Not just a database, but a network of users
The Intelligence Observatory also contacted potential partners to establish ways in which collaboration and information sharing would benefit them. Collaborations evolved over time. By 2017 the Observatory had hundreds of registered users and was populated with data provided by the council itself and by a variety of agencies including the English Partnerships, NHS, ONS, Regional and National Government, local partnerships and emergency services.
The Observatory became an important resource for internal use of the council, for healthcare providers and for third sector organizations that used the intelligence to concentrate their efforts in the areas that had a greater need. Civic groups also relied on evidence from the observatory to provide justification of need when requesting resources, lobbying for change, or responding to consultations related to their areas of expertise.
The Committee was concerned at the risk to the Council, both to its reputation and financially, which could arise from poor decision making due to Service Groups no longer being able to access the data interpretation and analysis skills currently provided by the Intelligence Observatory…
…The Council, in association with its partners, developed the Smart Data Hub which would continue to supply, via its website, the statistical data produced by the Research Team. Staff around the Council have the necessary skills to produce and analyse such data and that they should be encouraged to expand and share these capabilities.
Now, let’s make it officially smart
After running for 15 years, the Observatory was closed in 2017. Economic austerity made spending cuts necessary and the Observatory was expensive. However, the council found a smart way to build on its legacy. A public-private coalition was in the process of developing a strong and largely privately-funded smart city ecosystem, so data infrastructures that could provide the same functionality of the observatory were readily available. Data from the observatory was transferred to a smart data hub at no cost to the council.
Smart: not a silver bullet, but still pretty good!
If the city council had not remained engaged through the process, the culture of inclusive, data-driven collaboration that had been developed over fifteen years could have been lost as a result of the smart migration from the old-fashioned observatory into the smart data hub. Although all the original data was still available, the move from the public ownershipto an entrepreneurial smart city hub put the contacts and communities that had been developed by the council’s intelligence team at risk. The new data hub had been developed with knowledge-economy businesses and start- ups in mind. The engineers in charge did not have the training or institutional culture required to communicate with local government officers and community groups.
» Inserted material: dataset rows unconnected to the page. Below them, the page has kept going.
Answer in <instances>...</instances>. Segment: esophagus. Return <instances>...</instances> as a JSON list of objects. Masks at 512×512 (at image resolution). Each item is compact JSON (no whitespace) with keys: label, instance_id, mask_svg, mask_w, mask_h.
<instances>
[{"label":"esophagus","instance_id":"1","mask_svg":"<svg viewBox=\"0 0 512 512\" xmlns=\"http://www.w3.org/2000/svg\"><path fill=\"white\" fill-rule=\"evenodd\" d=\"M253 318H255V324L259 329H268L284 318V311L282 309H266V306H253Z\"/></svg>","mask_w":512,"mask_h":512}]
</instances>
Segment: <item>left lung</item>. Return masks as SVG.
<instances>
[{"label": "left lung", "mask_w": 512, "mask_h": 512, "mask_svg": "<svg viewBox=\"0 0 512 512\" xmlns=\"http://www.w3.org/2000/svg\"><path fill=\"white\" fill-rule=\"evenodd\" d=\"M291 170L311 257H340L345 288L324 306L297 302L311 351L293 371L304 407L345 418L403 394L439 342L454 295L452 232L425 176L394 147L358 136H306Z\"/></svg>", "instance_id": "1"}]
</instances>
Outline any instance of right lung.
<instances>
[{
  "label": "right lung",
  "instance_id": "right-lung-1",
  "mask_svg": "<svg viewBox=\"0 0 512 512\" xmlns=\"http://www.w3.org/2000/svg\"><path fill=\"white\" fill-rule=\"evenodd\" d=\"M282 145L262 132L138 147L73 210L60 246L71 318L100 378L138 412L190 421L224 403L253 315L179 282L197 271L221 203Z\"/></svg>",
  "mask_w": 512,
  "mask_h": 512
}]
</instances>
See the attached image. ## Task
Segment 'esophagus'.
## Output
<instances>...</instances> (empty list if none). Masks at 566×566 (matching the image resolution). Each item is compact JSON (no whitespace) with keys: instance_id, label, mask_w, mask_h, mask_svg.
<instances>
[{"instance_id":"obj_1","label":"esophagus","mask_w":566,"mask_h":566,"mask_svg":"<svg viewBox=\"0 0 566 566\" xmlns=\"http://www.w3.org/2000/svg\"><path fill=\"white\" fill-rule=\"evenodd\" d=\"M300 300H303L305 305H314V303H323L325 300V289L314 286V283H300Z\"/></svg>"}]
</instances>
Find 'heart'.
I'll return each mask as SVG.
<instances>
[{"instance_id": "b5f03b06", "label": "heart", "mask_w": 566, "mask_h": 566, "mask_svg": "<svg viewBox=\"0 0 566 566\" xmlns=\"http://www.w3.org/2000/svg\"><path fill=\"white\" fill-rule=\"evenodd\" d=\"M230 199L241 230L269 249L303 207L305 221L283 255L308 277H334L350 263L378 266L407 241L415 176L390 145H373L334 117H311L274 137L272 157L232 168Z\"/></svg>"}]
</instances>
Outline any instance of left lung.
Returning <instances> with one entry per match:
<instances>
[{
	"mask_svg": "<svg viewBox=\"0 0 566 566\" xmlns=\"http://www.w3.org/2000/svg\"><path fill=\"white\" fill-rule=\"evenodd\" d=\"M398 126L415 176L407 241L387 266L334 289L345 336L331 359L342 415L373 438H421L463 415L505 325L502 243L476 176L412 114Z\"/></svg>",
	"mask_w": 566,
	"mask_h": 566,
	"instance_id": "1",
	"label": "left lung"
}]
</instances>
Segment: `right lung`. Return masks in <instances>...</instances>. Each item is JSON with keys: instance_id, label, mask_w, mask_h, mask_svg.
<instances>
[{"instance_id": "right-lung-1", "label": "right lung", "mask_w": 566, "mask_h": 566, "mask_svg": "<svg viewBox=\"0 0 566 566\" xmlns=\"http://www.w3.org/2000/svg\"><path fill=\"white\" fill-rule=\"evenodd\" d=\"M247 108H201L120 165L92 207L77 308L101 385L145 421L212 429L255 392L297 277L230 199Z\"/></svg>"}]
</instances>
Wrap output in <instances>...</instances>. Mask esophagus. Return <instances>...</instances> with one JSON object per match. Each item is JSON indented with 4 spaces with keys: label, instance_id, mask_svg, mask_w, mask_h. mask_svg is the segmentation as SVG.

Fortunately, the council was aware of the risk and worked with the smart city team. The smart city developers were encouraged to understand the council’s ways of working and got in touch with other users of the observatory so they could develop interfaces and practices suited to their needs. As such, the new smart infrastructures were not just a place to archive old data, but benefited from fifteen years of accumulated experience from the council’s intelligence officers and their formal and informal networks.